Jim Bennett

Personal information
- Full name: James Bennett
- Born: 6 June 1898 Toowoomba, Queensland
- Died: 17 September 1968 (aged 70)

Playing information
Club
| Years | Team | Pld | T | G | FG | P |
| 19??–15 | Tivoli |  |  |  |  |  |
| 1916–16 | Brothers (Brisbane) |  |  |  |  |  |
| 1917–23 | Wests (Brisbane) |  |  |  |  |  |
| 1918–19 | Cairns |  |  |  |  |  |
| 1924–33 | Brothers (Toowoomba) |  |  |  |  |  |
|  | Total | 0 | 0 | 0 | 0 | 0 |
Representative
| Years | Team | Pld | T | G | FG | P |
| 1921–30 | Queensland | 36 |  |  |  |  |
| 1924 | Australia | 3 |  |  |  |  |

= Jim Bennett (rugby league) =

Australia international rugby league player

Jim Bennett was an Australian rugby league footballer who played in the 1910s, 1920s and 1930s who played for the Australian national team. A Queensland state representative front-row forward, he played his entire career for clubs in Queensland, and was one of the state's early star players, making thirty-six appearances for the Maroons between 1921 and 1930.

==Career==
Bennett was still a junior when in 1916 from the Brisbane Brothers club he was selected to represent Brisbane against Maryborough. He spent the 1917 season with Wests Brisbane in the senior grade then headed north to Cairns for the 1918–1919 seasons. He returned to Wests in 1920 and helped the club go through that year's Brisbane Premiership as undefeated champions. In 1921 he made the first of his state representative appearances for Queensland. Over the next nine years he would make thirty-six state appearances against New South Wales and New Zealand and including the 1925 Queensland tour of New Zealand.

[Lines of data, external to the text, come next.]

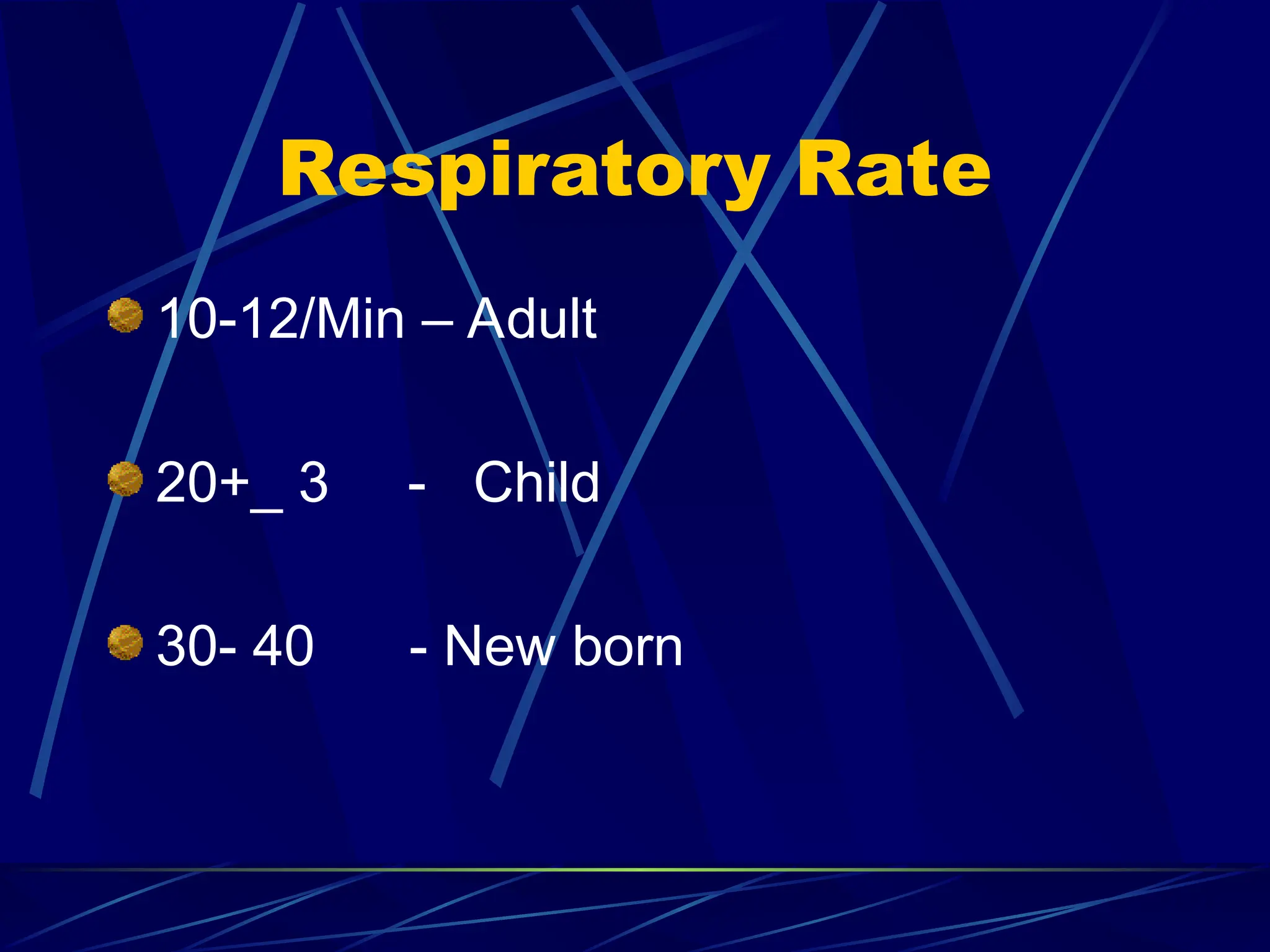 Respiratory Rate

10-12/Min – Adult

20+_ 3 - Child

30- 40 - New born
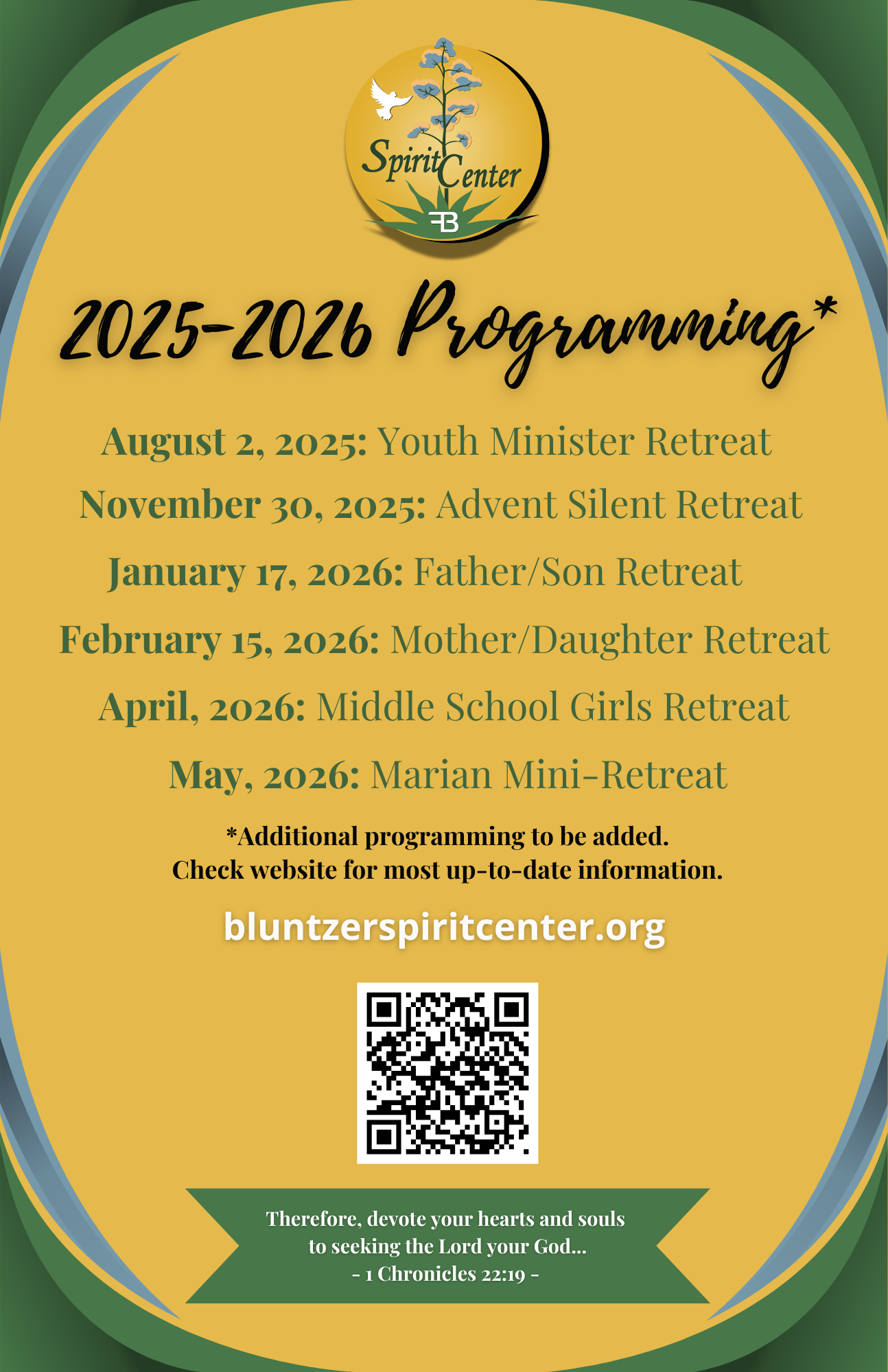 Spirit Center
FB

2025-2026 Programming*

August 2, 2025: Youth Minister Retreat
November 30, 2025: Advent Silent Retreat
January 17, 2026: Father/Son Retreat
February 15, 2026: Mother/Daughter Retreat
April, 2026: Middle School Girls Retreat
May, 2026: Marian Mini-Retreat

*Additional programming to be added.
Check website for most up-to-date information.

bluntzerspiritcenter.org

Therefore, devote your hearts and souls to seeking the Lord your God...
- 1 Chronicles 22:19 -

Alongside future Kangaroo captains Tom Gorman and Herb Steinohrt, Bennett was a member of the 1924-25 world class Toowoomba side that beat all-comers including Sydney premiers Souths, Brisbane, Ipswich and representative sides including New South Wales, Victoria, Great Britain and New Zealand. He made his international representative debut for Australia in 1924 and played in all three Tests of that year's domestic Ashes series against Great Britain.

He continued playing top-grade rugby league until 1933 and that year was still representing for Toowoomba in the Bulimba Cup.